Libre cours
Naim KAMAL

De retour d’un séjour en Tunisie, Naceureddine Elafrite, directeur de Médias24, m’a fait l’amitié d’attirer mon attention sur un compte rendu qu’il a écrit sur le livre témoignage de Béji Caïd Essabsi (BCE) publié en 2009, Habib Bourguiba, Le bon grain de l’ivraie, écrit à un moment où l’actuel Président tunisien croyait sa vie politique derrière lui. Naceureddine, tunisien mais marocain de cœur, a lu ou relu l’ouvrage de BCE et y a découvert ou redécouvert deux chapitres, l’un consacré aux relations algéro-tunisiennes, l’autre aux rapports maroco-tunisiens.

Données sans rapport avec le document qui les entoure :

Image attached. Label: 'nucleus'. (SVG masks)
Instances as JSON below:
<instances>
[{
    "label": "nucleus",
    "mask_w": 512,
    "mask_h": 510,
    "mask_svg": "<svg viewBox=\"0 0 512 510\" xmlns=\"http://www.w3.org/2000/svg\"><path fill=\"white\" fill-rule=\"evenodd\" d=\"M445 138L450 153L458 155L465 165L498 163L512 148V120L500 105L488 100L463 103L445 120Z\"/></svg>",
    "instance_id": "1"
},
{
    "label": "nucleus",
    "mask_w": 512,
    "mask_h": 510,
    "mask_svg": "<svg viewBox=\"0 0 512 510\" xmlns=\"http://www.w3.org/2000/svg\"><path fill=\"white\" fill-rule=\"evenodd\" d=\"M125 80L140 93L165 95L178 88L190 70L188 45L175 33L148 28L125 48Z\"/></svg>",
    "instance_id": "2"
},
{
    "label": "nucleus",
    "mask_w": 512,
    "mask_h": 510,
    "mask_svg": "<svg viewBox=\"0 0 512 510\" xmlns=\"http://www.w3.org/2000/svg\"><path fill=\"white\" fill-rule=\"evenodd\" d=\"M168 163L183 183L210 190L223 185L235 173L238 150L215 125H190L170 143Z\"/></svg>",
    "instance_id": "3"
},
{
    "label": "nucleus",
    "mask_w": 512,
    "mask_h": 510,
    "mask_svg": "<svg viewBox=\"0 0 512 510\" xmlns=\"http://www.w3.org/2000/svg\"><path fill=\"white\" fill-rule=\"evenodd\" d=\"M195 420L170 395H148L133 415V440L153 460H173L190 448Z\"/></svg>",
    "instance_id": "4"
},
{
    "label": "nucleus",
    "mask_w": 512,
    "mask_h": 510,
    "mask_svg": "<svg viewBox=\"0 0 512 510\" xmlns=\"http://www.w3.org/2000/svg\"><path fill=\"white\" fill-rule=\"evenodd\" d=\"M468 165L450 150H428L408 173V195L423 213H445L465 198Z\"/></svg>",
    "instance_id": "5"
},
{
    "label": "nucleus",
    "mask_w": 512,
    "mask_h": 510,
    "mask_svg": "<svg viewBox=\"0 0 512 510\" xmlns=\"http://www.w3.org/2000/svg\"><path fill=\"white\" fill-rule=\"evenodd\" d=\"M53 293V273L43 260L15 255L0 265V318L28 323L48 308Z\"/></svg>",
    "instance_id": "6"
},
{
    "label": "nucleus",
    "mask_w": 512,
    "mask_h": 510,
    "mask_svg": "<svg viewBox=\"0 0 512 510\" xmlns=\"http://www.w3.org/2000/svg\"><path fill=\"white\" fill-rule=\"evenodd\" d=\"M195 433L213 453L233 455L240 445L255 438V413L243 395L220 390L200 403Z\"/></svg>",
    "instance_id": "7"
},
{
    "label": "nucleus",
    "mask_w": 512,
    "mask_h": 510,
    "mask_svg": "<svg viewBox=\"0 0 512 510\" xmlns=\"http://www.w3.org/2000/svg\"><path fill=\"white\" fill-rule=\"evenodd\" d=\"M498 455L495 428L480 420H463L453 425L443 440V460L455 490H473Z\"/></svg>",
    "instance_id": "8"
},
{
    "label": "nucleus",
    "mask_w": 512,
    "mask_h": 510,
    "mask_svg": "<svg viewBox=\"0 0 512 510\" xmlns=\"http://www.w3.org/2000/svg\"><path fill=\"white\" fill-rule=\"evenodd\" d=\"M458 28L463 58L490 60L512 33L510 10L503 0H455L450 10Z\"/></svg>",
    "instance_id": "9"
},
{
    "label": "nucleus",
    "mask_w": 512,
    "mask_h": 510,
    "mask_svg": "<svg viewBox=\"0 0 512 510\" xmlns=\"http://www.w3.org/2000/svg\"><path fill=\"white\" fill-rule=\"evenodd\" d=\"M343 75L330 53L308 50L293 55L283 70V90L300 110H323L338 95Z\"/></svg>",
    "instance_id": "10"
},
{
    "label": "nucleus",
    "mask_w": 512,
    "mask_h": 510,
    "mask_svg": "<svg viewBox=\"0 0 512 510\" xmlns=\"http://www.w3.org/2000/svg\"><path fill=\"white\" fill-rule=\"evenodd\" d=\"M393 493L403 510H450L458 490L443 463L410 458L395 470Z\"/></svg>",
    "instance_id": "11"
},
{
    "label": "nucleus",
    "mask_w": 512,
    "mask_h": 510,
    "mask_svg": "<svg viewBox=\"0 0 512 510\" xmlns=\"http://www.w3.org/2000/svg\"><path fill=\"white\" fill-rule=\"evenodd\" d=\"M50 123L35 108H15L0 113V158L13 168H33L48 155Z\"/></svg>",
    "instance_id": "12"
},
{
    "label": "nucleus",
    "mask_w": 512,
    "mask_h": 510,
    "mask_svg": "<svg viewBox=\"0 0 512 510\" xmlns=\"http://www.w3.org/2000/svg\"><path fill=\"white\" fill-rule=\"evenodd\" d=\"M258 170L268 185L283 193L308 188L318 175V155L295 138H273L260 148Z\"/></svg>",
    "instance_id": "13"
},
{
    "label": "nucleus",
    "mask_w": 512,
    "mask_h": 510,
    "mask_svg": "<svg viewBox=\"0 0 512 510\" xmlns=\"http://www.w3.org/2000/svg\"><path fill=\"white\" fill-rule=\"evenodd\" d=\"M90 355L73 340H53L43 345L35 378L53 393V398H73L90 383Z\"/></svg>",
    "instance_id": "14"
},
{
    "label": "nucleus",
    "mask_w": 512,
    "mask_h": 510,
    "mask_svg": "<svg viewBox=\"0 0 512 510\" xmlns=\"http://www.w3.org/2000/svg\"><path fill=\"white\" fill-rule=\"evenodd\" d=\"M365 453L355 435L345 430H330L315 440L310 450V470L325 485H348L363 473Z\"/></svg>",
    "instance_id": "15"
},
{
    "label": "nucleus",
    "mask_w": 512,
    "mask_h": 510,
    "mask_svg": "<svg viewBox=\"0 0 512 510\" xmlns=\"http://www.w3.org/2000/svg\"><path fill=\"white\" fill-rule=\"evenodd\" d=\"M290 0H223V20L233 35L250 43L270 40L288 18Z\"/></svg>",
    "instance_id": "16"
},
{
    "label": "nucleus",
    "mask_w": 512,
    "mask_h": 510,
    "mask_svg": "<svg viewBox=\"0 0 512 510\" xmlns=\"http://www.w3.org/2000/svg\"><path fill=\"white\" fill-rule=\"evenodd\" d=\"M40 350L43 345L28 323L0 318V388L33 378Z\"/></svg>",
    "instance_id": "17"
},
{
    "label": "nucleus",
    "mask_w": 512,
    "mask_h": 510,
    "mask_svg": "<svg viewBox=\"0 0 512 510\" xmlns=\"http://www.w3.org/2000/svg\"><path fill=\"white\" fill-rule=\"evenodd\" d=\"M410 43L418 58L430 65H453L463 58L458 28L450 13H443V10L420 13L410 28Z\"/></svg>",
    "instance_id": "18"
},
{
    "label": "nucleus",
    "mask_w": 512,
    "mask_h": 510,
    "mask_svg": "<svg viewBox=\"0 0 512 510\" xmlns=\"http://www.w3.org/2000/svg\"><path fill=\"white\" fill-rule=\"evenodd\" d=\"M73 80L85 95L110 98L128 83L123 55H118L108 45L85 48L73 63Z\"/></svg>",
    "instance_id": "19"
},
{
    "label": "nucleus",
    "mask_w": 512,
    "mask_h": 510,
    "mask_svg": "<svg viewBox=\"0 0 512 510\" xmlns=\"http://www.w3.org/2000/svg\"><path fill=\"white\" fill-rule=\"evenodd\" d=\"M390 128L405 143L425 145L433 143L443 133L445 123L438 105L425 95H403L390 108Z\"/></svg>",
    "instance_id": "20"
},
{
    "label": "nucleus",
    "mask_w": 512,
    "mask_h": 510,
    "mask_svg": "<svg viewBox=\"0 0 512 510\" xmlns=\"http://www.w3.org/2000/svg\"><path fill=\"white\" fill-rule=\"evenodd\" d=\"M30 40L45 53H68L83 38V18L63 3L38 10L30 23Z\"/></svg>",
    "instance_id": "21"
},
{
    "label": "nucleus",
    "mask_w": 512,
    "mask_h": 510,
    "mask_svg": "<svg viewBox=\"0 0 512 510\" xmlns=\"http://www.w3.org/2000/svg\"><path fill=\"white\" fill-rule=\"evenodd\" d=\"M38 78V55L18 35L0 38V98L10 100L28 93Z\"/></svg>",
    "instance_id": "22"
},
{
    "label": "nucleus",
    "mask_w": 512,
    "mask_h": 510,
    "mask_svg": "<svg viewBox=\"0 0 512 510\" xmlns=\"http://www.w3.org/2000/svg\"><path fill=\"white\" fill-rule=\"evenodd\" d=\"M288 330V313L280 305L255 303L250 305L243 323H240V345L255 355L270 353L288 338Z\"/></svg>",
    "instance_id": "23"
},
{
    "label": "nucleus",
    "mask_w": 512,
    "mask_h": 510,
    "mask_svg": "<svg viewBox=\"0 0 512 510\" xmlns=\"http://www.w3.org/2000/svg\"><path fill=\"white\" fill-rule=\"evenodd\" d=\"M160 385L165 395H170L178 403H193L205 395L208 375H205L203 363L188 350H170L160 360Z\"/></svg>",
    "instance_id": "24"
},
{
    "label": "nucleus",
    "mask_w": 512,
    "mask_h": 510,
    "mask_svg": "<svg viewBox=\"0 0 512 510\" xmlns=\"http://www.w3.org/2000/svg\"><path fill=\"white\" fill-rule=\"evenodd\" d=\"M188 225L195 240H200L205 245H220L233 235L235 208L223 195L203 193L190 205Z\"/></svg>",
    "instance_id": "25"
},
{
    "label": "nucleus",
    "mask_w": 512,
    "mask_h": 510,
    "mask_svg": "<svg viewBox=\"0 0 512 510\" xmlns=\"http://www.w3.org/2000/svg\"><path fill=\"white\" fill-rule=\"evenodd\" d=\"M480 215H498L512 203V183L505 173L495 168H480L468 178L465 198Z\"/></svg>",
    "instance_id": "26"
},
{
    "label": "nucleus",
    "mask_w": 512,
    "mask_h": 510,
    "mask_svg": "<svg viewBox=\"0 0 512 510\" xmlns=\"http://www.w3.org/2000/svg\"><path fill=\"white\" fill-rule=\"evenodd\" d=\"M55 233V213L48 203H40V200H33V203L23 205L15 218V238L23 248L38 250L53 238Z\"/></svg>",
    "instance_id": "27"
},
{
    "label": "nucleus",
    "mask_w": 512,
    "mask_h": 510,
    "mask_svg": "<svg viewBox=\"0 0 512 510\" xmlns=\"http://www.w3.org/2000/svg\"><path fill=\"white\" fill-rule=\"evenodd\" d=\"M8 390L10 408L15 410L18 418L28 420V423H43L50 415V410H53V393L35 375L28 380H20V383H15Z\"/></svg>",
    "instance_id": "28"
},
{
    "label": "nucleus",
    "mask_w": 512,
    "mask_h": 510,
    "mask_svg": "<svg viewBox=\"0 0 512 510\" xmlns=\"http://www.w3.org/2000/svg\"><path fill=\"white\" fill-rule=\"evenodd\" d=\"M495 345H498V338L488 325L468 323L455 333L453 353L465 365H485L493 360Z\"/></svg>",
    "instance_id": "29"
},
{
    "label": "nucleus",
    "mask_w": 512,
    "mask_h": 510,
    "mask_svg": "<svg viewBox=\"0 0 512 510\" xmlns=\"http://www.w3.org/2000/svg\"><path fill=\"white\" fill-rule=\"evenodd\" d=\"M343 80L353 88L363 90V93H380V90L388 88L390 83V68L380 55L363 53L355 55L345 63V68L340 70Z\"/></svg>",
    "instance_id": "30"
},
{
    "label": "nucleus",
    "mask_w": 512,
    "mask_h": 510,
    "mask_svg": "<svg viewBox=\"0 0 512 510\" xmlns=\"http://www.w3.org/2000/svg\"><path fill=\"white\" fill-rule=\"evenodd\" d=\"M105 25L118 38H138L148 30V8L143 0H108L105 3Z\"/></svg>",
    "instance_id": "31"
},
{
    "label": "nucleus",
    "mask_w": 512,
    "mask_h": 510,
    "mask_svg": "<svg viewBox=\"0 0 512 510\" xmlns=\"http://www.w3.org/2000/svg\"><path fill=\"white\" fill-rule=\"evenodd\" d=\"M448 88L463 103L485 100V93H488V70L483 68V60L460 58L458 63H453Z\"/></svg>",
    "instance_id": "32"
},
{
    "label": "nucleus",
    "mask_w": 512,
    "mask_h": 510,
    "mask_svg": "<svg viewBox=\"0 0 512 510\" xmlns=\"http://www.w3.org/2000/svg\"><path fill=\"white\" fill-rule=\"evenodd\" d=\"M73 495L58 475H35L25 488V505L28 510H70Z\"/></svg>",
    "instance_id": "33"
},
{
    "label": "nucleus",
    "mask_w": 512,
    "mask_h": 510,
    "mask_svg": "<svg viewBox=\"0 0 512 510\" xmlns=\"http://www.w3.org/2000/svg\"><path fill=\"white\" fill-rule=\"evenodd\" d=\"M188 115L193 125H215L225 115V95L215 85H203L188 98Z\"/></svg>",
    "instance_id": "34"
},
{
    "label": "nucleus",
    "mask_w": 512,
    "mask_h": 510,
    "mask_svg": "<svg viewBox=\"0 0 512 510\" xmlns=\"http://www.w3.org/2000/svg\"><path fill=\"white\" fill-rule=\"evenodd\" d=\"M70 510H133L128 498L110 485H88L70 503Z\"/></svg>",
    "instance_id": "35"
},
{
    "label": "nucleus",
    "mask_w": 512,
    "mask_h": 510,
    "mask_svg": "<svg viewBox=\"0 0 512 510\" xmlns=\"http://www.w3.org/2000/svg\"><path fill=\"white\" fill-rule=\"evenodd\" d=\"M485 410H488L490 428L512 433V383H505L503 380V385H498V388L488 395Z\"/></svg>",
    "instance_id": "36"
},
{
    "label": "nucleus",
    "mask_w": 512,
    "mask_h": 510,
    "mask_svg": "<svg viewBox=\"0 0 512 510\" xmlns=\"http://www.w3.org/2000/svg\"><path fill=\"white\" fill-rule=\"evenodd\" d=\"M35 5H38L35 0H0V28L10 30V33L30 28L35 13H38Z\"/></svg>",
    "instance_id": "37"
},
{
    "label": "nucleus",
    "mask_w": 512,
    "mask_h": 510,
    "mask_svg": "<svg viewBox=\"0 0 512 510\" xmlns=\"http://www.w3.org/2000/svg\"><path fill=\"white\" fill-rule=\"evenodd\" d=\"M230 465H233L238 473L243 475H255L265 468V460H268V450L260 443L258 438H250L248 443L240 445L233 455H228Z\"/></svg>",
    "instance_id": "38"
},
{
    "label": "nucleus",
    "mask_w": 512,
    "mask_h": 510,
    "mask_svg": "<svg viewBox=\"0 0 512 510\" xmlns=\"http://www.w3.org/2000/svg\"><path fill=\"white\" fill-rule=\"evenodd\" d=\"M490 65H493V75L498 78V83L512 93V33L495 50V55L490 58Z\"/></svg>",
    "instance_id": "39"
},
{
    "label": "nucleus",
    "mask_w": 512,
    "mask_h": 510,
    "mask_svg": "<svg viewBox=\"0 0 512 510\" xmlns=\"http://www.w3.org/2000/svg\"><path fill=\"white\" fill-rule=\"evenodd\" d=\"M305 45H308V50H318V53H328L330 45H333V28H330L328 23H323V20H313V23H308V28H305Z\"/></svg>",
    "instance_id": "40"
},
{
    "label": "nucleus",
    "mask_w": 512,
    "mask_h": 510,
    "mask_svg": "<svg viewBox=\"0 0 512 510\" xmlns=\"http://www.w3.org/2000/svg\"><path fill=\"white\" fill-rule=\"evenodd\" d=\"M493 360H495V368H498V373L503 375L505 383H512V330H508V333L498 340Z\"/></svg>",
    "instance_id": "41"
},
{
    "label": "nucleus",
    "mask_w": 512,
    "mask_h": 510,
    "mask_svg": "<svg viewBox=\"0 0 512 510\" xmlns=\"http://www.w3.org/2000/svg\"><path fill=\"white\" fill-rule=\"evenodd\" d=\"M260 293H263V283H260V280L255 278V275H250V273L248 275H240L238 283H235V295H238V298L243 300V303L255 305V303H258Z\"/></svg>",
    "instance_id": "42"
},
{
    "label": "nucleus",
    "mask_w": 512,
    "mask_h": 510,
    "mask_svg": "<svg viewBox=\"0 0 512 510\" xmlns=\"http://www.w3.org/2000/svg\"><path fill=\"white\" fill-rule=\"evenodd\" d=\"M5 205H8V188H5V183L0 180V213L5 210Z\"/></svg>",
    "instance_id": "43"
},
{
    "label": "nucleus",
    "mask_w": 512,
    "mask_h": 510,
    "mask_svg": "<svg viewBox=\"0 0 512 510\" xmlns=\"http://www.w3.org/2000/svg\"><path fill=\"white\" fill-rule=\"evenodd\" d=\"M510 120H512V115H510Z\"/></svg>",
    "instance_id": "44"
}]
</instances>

Constamment à la recherche de ce qui peut confirmer l’entente et les affinités traditionnelles entre Rabat et Tunis, il a tenu à rapporter et à commenter des extraits de ce témoignage en rapport avec les relations complexes et compliqués entre Tunis et Alger, Alger et Rabat en soulignant une certaine communauté de vue sur les questions maghrébines entre le Maroc et la Tunisie (Document : Maghreb, Algérie, Sahara, racontés par Béji Caïd Essebsi) . Dans ces deux chapitres, il est question de l’humiliation ressentie par les dirigeants algériens à la suite de la guerre d’octobre 1963, la perception identique que les deux pays ont de la prétention algérienne au leadership maghrébin et arabe ainsi que leur défiance et leur méfiance à l’égard du «Maghreb des peuples» prôné par Alger.

Pour le Maroc et la Tunisie, écrit BCE, «la notion d’Etat est centrale : toute idéologie supra-étatique est irréaliste et même dangereuse». Le chef d’Etat tunisien évoque également les tentatives de médiations entre Rabat et Alger sur la question du Sahara et le «malentendu historique» du sommet constitutif de l’UMA à cause duquel elle a fini par capoter. Naceureddine n’a aucunement tort de rappeler que par-dessus l’Algérie, cet immense territoire qui éloigne les deux pays en même temps qu’il fragilise la Tunisie, Tunis et Rabat ont toujours été idéologiquement proches aux plans économique, politique et diplomatique, même si pendant longtemps la Tunisie a vécu sur le paradoxe du parti unique, ce qui ne faisait pas forcément du Maroc un Etat pluraliste mais multipartite sans grande incidence sur l’exercice du pouvoir. Une réelle amitié et une affection sincère unissaient Hassan II et Bourguiba, tandis que par la suite avec Benali, les deux chefs d’Etat se détestaient cordialement. Mais Rabat n’a jamais vraiment admis, même si au fond il en comprenait les raisons évidentes, l’absence de soutien franc dans l’affaire du Sahara. Sans lui en tenir rancune.

BCE le raconte dans son ouvrage, en janvier 1980, un commando tunisien formé en Libye, à la demande d’Alger, s’est infiltré à partir du territoire algérien pour attaquer la ville de Gafsa. Hassan II est le premier à réagir en envoyant d’urgence un soutien logistique conséquent à l’armée tunisienne. Néanmoins, cette solidarité active n’avait pas empêché Tunis de conclure avec Alger un traité de fraternité et de concorde en mars 1983 auquel s’adjoindra en décembre de la même année la Mauritanie de Mohamed Khouna Ould Haidallah, un président d’une hostilité sans précédent au Maroc. Il était même question un certain moment d’y intégrer la Libye, ce qui aurait signifié un total isolement de Rabat dans la région. Les réticences tunisiennes sans doute, et probablement l’opposition de la France, à l’époque en conflit larvé avec la Libye au Tchad, ont fait avorter la manœuvre.

Au grand étonnement de tous, même des Etats-Unis de Reagan, les grands adversaires que furent Hassan II et Kadhafi trouvèrent la parade en signant à Oujda, ville frontalière avec l’Algérie, le traité de l’Union Arabo-Africaine (UAA). Sur la sincérité de la médiation tunisienne en 1982 entre Rabat et Alger, Mhammed Boucetta, alors ministre des Affaires étrangères du Maroc, en même temps que secrétaire général de l’Istiqlal qui entretenait d’excellentes relations historiques avec le Destour tunisien, était sceptique. Une chose est cependant sûre, hier comme aujourd’hui, la Tunisie n’a aucun intérêt dans un tête-à-tête avec l’Algérie.